**Records to process:**
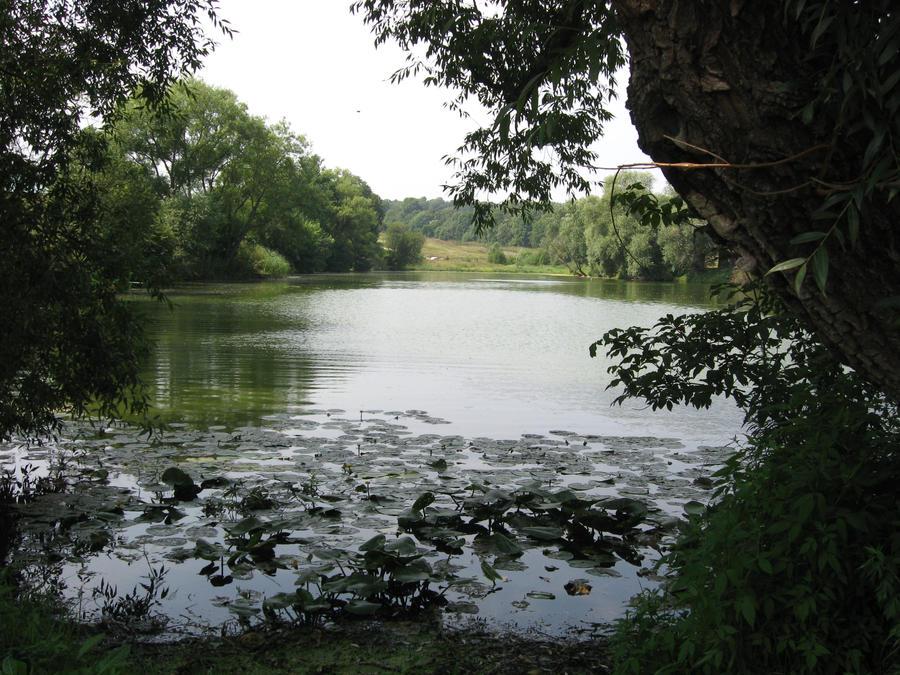 Tolstoy's Big Pond by A3ulez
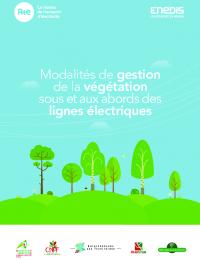 Guide pratique - Végétation sous et aux abords des lignes électriques.pdf thumbnail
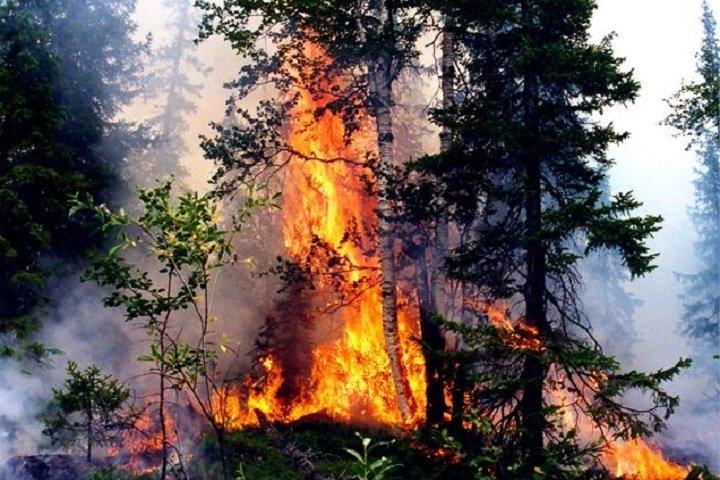 Более 24,5 тыс. га леса горят в Сибири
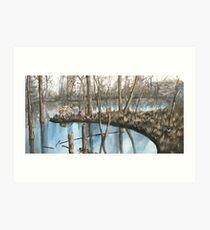 Winter's Reflection Art Print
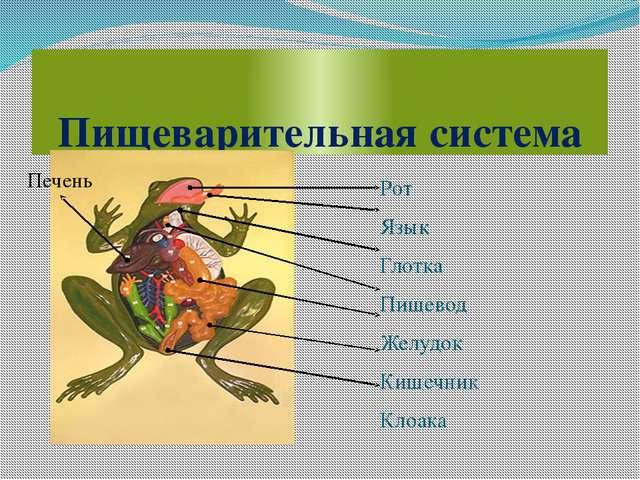 Пищеварительная система Рот Язык Глотка Пищевод Желудок Кишечник Клоака Печень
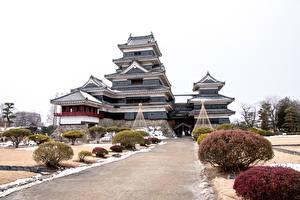 Фото Замок Япония Кусты Matsumoto Castle, Nagano prefecture Города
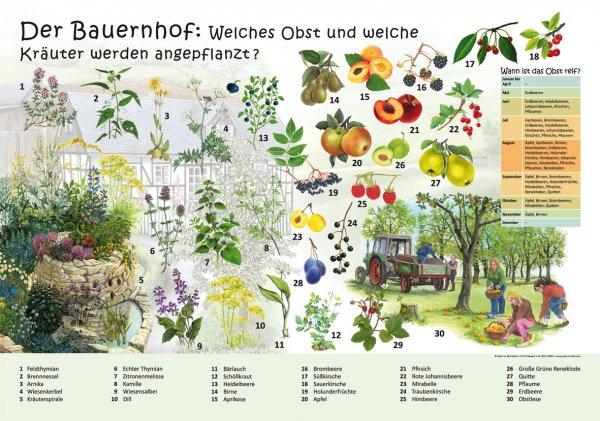 Der Bauernhof - Obst und Kräuter
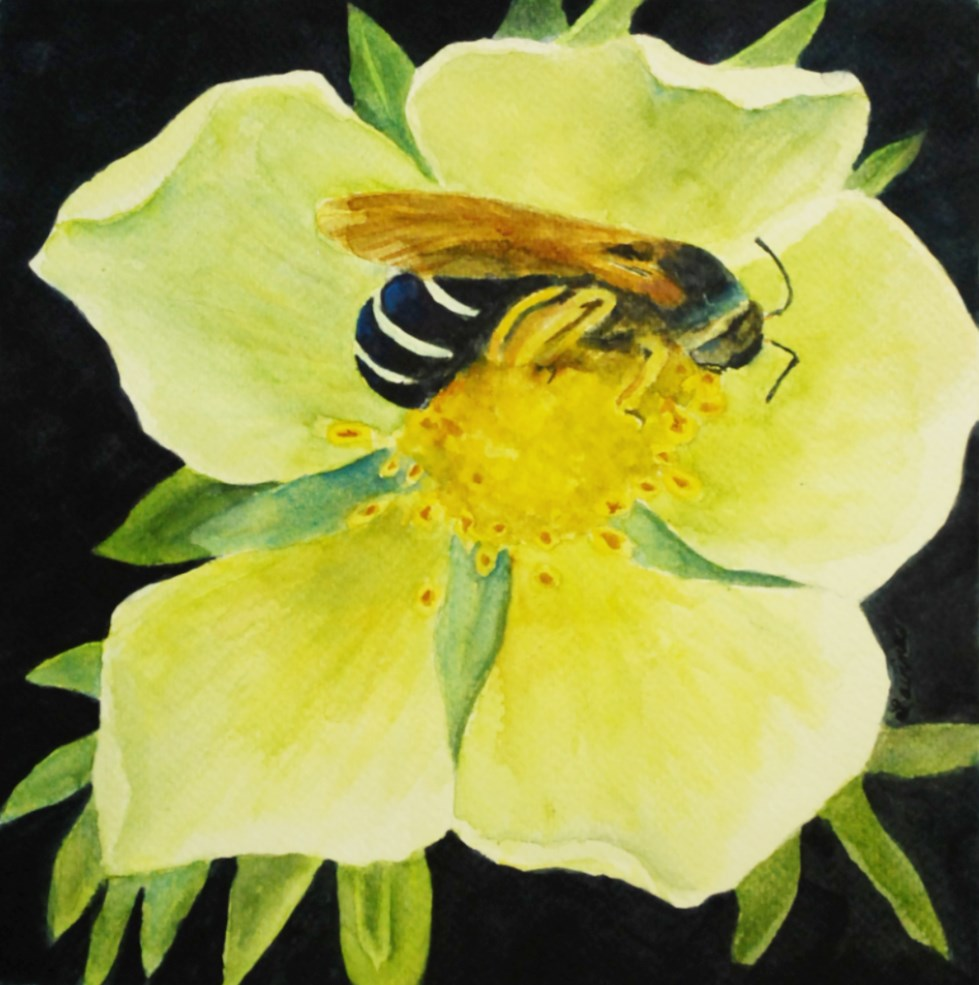 """Big Bee, Yellow Flower"" original fine art by Lavina Blossom"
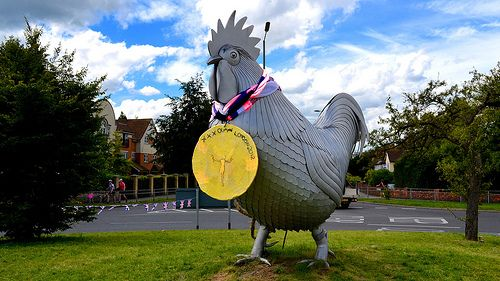 dorking cockerel - Google Search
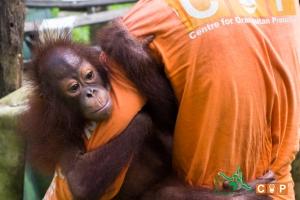 Borneo Day 2-11
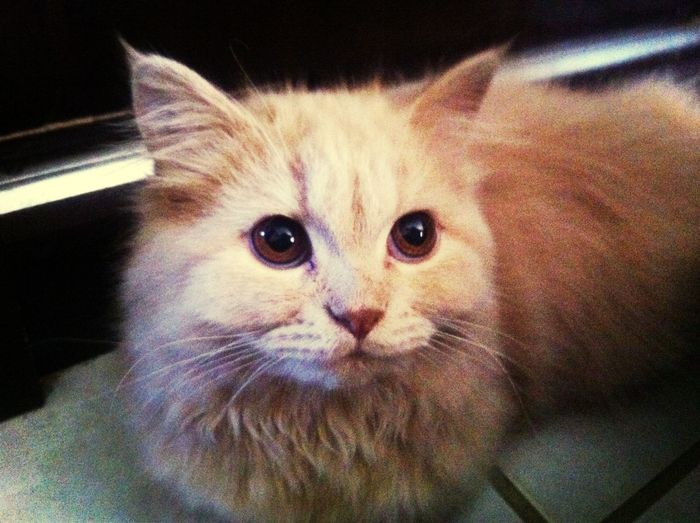 Nino ♡ Cat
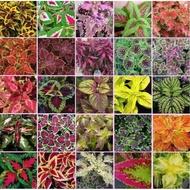 ♞✉B1 Mayana Coleus Seeds Rare from thainland / Hybrid /Bonsai Giant 200+ Varieties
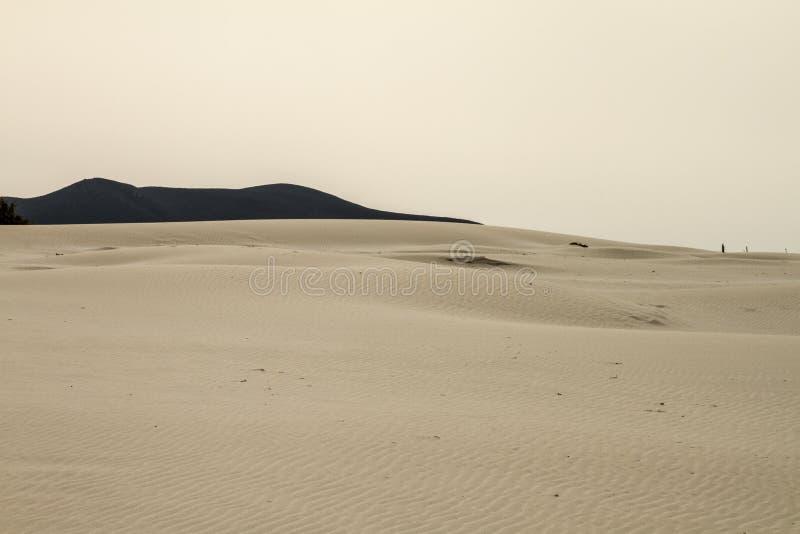 Zandduinen die vormt een maanlandschap met grijze overzees en loden de winterhemel geschetst zijn stock foto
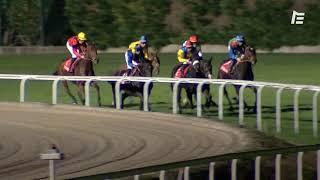 Vidéo de la course PMU GRAND NATIONAL DES ANGLO-ARABES A 12.5 %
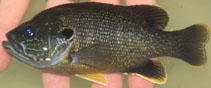 Image of Lepomis cyanellus (Green sunfish)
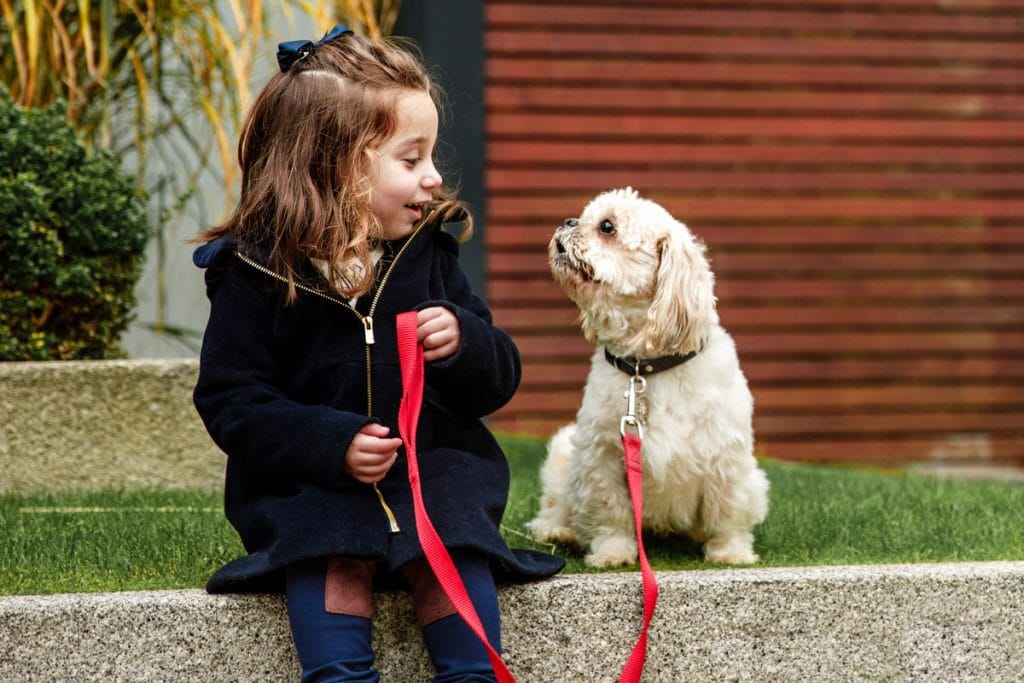 Pet photographer manchester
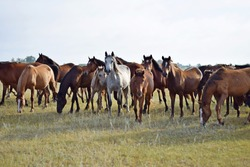 Large herd of horses in Kazakhstan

**Exercise directions:** Apart from the images, every line above is to be given again exactly.

**Response area:**
 Tolstoy's Big Pond by A3ulez
 Guide pratique - Végétation sous et aux abords des lignes électriques.pdf thumbnail
 Более 24,5 тыс. га леса горят в Сибири
 Winter's Reflection Art Print
 Пищеварительная система Рот Язык Глотка Пищевод Желудок Кишечник Клоака Печень
 Фото Замок Япония Кусты Matsumoto Castle, Nagano prefecture Города
 Der Bauernhof - Obst und Kräuter
 """Big Bee, Yellow Flower"" original fine art by Lavina Blossom"
 dorking cockerel - Google Search
 Borneo Day 2-11
 Nino ♡ Cat
 ♞✉B1 Mayana Coleus Seeds Rare from thainland / Hybrid /Bonsai Giant 200+ Varieties
 Zandduinen die vormt een maanlandschap met grijze overzees en loden de winterhemel geschetst zijn stock foto
 Vidéo de la course PMU GRAND NATIONAL DES ANGLO-ARABES A 12.5 %
 Image of Lepomis cyanellus (Green sunfish)
 Pet photographer manchester
 Large herd of horses in Kazakhstan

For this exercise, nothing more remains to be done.